### WORK TO COMPLETE:
Render this sentence from the mosquito blood meal abstract in Spanish: "Nowadays, molecular tools allow the identification of vertebrate hosts to the species level."

Effect of blood meal digestion and DNA extraction protocol on the success of blood meal source determination in the malaria vector Anopheles atroparvus
1 Estación Biológica de Doñana (EBD-CSIC). C/Américo Vespucio, Seville, s/n, E-41092, Spain
2 Diputación de Huelva, Área de Medio Ambiente, Huelva, Spain
Malaria Journal 2013, 12:109 doi:10.1186/1475-2875-12-109Published: 21 March 2013
Host identification is an essential step in studies on the transmission dynamics of vector-borne disease. Nowadays, molecular tools allow the identification of vertebrate hosts to the species level. However, the proportion of successful identifications is variable and may be affected by the quality of the samples and the laboratory protocols. Here, the effect of two of these factors, namely the digestion status of mosquito blood meal and the DNA extraction procedure, on the success of host identification by amplification and sequencing of a fragment of the cytochrome oxidase 1 gene were tested.
Mosquitoes collected both outdoors and indoors during 2012 in southern Spain were identified to species level and their blood meal digestion status recorded using the Sella score, a visual estimation of the digestion status of mosquito blood meals. Each mosquito was assigned randomly to one of two DNA extraction procedures: the quick and cheap HotSHOT procedure or the QIAGEN DNeasy Blood and Tissue® kit and their hosts identified by a molecular method.
Three hundred and forty-seven blood-fed mosquitoes belonging to Anopheles atroparvus (n=171), Culex perexiguus (n=84), Culex pipiens (n=43), Culex theileri (n=39), Culex modestus (n=5), Ochlerotatus caspius (n=4), Culiseta sp. (n=1) were included in this study. Overall, hosts were identified from 234 blood meals compromising at least 25 species including mammals, birds and a single reptile. The success of host identification was lower in mosquitoes with an advanced stage of blood meal digestion and for blood meals extracted using the HotSHOT procedure.
The success of host identification decreases with the advanced stage of mosquito blood meal digestion, from 84.5% for recent blood meals to 25.0% for more digested ones. Using the QIAGEN kit, the identification success improved by 17.6%, with larger increases at more advanced stages of blood meal digestion. Availability of blood-fed females used to be very limited for studies of vector ecology, and these results may help to increase the efficiency of blood meal analyses. In addition, results obtained in this study clearly support that the potential malaria vector An. atroparvus feeds on animals located outdoors but use human-made shelters for resting after feeding.

### PROVIDED MATERIAL:
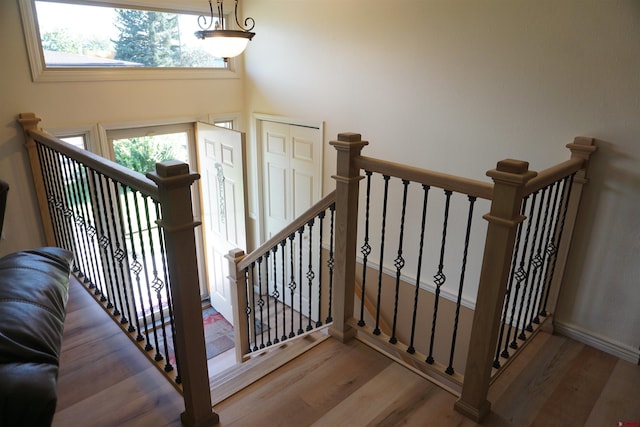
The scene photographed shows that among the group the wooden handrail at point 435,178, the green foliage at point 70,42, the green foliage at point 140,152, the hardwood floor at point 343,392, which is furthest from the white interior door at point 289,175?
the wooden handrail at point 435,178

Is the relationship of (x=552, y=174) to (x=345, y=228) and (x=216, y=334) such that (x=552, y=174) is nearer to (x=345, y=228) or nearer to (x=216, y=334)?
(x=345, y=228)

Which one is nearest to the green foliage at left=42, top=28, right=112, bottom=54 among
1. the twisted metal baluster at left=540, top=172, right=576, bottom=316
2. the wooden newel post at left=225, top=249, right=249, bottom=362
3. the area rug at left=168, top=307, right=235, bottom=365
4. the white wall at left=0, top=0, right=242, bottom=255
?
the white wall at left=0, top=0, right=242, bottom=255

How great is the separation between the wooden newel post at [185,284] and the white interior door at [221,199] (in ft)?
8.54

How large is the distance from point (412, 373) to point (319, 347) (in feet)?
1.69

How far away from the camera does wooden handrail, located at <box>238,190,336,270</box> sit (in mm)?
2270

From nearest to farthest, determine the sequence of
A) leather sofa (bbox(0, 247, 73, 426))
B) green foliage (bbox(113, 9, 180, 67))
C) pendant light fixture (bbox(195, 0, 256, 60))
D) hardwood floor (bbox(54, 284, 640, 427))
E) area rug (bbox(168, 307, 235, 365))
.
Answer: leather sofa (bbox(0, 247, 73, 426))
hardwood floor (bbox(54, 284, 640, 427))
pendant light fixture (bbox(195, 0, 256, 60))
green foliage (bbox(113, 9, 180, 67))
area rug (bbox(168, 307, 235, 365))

### RESPONSE BOX:
Hoy en día, las herramientas moleculares permiten la identificación de los hospedadores vertebrados hasta el nivel de especie.